Speaking personally (but I am certain that this thought must have been realized by others), it is difficult to accept the fact that there ~will~ someday be a whale watch season when Salt, with all her majesty and beauty, will no longer grace Massachusetts waters.
One of the other females we watched on today's trip (who has also had a number of calves - she was here with her eighth calf during last season) is a real survivor named Glo, first seen here in 1984. Glo's tail flukes (image above) are nearly instantly recognizable from above or from below (they're almost all black below) simply by their shape alone - she likely suffered a collision with a boat many years ago, and she is missing much of her left tail fluke as a result. Nonetheless, she not only has survived, using her tail flukes to migrate back and forth between New England and the Caribbean every year, she also can still employ her tail flukes very effectively for "kick feeding" (and that's what she is doing in the above image - slapping her tail flukes against the water surface to stun, confuse, or otherwise somehow aid feeding upon schools of fish).
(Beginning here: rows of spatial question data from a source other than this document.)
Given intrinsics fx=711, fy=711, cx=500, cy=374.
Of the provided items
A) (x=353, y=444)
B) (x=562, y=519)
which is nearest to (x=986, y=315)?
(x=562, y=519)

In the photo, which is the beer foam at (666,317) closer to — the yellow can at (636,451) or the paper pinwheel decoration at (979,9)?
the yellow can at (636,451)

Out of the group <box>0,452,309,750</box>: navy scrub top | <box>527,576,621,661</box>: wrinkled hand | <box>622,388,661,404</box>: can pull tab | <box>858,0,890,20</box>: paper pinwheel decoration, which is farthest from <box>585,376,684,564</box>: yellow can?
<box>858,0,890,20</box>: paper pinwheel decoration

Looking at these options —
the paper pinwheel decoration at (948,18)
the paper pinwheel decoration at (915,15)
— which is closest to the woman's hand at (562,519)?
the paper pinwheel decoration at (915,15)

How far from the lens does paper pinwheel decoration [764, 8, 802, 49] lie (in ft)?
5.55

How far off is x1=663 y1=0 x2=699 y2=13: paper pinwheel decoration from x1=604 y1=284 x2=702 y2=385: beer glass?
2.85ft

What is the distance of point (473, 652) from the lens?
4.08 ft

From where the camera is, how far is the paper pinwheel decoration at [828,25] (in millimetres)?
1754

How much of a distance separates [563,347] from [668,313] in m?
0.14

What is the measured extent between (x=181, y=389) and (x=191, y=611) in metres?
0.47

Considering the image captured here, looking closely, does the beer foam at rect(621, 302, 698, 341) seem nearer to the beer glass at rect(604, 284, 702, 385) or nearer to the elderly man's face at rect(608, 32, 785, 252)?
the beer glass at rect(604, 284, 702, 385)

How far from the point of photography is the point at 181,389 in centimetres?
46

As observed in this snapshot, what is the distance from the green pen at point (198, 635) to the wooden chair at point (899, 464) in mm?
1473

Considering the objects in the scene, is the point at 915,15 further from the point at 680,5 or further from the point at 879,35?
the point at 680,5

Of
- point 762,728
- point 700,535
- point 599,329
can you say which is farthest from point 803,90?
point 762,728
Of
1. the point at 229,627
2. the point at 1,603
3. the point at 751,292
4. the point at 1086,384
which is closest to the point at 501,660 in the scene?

On our way back to Plymouth, we passed (and had a good view of) a northbound tug pulling a barge, heading towards Boston from the Cape Cod Canal (that's the smokestack at the power plant near the E end of the Canal, about 15 miles away in Sandwich, in the left background in the telephoto image above). Fortunately, the path from the Canal to Boston Harbor, close to the South Shore of Massachusetts, does not usually have as many whales present as further offshore (although this is not always true, and, during some seasons, there can be significant numbers of right whales there during the late winter and early spring).